Fixing rebase rather than avoiding it

Stephen J. Turnbull stephen at xemacs.org
Sat Mar 6 05:25:05 GMT 2010


Stefan Monnier writes:

 > Just because it currently can't [rewrite ancestry of commits "in
 > place"] doesn't mean that it will never be able to do it and even
 > less that it should not do it.

Nevertheless, IMO it should not be able to do it.  Ancestry is what
makes two commits with other metadata identical into different
commits, and for a number of reasons (forensic analysis as Ben Finney
mentions, intended presentation by authors, etc) I think that parents
should remain part of the identity of commits.

 > > OTOH It could add the original revision as one of the parents to the
 > > newly created revisions as part of the rebase, but I'm not sure of how
 > > much value this is -

Let's call this the "added-parents implementation".  The alternative
(which I proposed elsewhere) is the "annotation-based implementation".

 > This would make it perfectly acceptable to rebase a branch that's
 > published, i.e. it would eliminate the reason to discourage the use
 > of rebase.

This is incoherent, however.  Remember, a rebase is conceptually
moving an arc, while a merge creates new ones.  Also, the content of
the *old* base is *not* merged; the rebased branch really has been
severed from that ancestry.

Jelmer writes:

 > > it seems like it would just cause disk usage to go through the roof

I think this is not the case.  In the most common case, suppose you
rebase branch A sprouting from commit 0 on the mainline to A'
sprouting from commit 1 later on the mainline.  Then in the best case
(no file changed on 0..1 is changed on A) the cost of this is #(A)
commit objects and O(#(A)) tree objects, because you just mix and
match file objects.  Depending on the representation of tree objects
(eg, in git, common subtrees are shared), the extra tree storage might
very well be just #(A).  Even if there are files that were changed in
both lines of development, they should be a small fraction.

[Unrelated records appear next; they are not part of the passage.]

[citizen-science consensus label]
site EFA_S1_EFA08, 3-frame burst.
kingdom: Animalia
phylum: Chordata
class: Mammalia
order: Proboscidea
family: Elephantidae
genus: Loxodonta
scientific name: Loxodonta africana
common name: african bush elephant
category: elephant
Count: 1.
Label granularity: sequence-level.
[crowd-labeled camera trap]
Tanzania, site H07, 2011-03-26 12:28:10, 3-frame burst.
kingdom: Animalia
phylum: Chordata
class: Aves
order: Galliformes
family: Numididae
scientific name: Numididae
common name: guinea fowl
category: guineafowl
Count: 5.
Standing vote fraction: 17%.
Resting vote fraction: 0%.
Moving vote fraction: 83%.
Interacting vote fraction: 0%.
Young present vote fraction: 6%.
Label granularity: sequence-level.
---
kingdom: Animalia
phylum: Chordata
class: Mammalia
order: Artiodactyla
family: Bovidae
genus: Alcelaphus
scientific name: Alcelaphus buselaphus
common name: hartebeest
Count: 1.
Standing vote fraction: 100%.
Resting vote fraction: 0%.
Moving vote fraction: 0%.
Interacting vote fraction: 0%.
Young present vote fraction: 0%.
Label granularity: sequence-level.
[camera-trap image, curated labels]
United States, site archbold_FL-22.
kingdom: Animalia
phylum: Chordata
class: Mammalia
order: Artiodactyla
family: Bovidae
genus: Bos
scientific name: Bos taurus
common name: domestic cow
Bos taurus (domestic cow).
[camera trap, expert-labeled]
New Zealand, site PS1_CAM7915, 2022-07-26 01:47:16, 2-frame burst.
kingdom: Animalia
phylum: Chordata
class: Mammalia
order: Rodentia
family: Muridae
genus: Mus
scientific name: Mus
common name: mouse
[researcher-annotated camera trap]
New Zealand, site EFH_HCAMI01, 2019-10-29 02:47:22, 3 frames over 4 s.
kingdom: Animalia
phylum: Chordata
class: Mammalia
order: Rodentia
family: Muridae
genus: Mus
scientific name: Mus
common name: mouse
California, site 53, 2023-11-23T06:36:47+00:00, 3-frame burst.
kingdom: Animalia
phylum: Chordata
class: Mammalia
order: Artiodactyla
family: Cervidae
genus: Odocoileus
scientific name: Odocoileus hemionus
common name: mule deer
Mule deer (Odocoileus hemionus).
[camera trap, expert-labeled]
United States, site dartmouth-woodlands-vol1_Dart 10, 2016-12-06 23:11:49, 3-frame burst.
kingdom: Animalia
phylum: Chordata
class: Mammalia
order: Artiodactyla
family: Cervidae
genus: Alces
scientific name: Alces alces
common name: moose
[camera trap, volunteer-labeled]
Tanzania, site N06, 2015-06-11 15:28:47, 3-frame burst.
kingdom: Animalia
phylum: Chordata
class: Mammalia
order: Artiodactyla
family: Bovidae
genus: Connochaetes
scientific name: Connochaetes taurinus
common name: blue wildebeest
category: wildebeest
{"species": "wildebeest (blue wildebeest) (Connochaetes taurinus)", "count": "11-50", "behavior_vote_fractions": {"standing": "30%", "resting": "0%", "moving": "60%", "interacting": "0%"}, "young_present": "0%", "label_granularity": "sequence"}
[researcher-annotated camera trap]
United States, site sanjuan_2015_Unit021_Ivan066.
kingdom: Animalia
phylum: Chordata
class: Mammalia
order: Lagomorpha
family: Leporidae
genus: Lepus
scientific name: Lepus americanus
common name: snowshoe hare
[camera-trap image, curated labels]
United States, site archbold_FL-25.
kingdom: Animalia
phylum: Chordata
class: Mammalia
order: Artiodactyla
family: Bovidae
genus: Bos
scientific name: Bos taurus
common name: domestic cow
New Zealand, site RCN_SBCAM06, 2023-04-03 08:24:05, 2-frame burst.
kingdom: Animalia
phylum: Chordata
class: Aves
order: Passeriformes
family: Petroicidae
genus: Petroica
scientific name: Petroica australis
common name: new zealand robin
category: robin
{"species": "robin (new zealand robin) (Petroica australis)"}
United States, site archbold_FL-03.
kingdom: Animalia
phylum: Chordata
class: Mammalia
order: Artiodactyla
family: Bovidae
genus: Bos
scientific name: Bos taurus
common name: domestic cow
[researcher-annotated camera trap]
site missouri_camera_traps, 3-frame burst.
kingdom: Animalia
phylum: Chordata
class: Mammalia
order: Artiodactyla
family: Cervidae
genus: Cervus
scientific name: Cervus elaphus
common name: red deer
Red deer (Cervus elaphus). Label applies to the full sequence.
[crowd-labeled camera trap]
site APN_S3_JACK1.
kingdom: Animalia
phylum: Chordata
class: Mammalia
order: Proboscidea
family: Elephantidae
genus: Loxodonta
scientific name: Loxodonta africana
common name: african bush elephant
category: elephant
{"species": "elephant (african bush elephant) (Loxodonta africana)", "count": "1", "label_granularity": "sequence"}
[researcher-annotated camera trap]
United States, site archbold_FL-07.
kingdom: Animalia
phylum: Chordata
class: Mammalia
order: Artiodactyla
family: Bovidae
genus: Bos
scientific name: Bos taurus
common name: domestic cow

If bzr doesn't already have such a format, you know where to find
one. :-)

 > > and confuse the hell out of users because their history would include
 > > a lot of (seemingly) duplicate revisions.

This is true in the case of your proposal to include the original base
as a parent of the post-rebase branch.  However, in the case of an
annotation-based implementation, it would not show up as such.

It might also be possible to add a flag to the obsolete commits
somehow so that bzr log would (normally) suppress them in the
added-parents implementation.  I don't think that's a good idea
because the semantics of rebase is that the branch has been *moved*
(rebase) or *copied* (cherry-pick).  In either case, users *do not*
expect there to be a strong ancestry relationship between the
pre-rebase branch and the post-rebase branch; they want the VCS to
handle that automatically, behind the scenes.  Otherwise, they would
have done an explicit merge.

 > > The whole point of rebase (as I understand it from Git users) is to
 > > clean up history and get rid of those old commits.

It's a fine point, but I would say the point is to clean up the
*presentation* of history.  Or as Stefan puts it:

 > I don't think the purpose of rebase is to save space.  So yes, it is to
 > clean up history so you can understand the current head of a branch as
 > "head of parent plus this set of patches" rather than an interleaving of
 > patches and merges.  But if you keep *both* versions of the history, you
 > leave it up to the end user to choose which version of the history he
 > wants to look at.

 > So if he's got the parent' head he'll want to use the rebased
 > history, whereas if he's got some old head of the branch, he'll
 > prefer to use the non-rebased version of the history.

I suggest he probably should be told that he has the non-rebased
version, and be asked whether he wants to update to the post-rebase
version or do something else.

 > > Please also note that while "bzr dpush" has similar behaviour to rebase
 > > in that it appears to rewrite existing revisions, this is done for
 > > different reasons - the revisions are rewritten to exclude anything that
 > > can not be represented in the target vcs.
 > 
 > Yes, the same holds for branch-filter.  These are slightly different
 > because they don't necessarily need to rewrite history.  Instead they
 > ned to create each of their new revisions with 2 parents.

But male and female He must create them.  Er, make that as parent and
metaparent. ;-)

 > E.g. when rewriting revisions A1-B1-C1 to A2-B2-C2 by removing some
 > of the files, the resulting revisions should not look like:
 > 
 >        A2 -> B2 -> C2
 > 
 > but
 > 
 >        A2 -> B2 -> C2
 >        ^     ^     ^
 >        |     |     |
 >        A1 -> B1 -> C1

This can only work *well* if the vertical links are different in kind
from the horizontal ones.  Also (nitpick) the implementation of the
links will go in the reverse direction (the child points at the parent).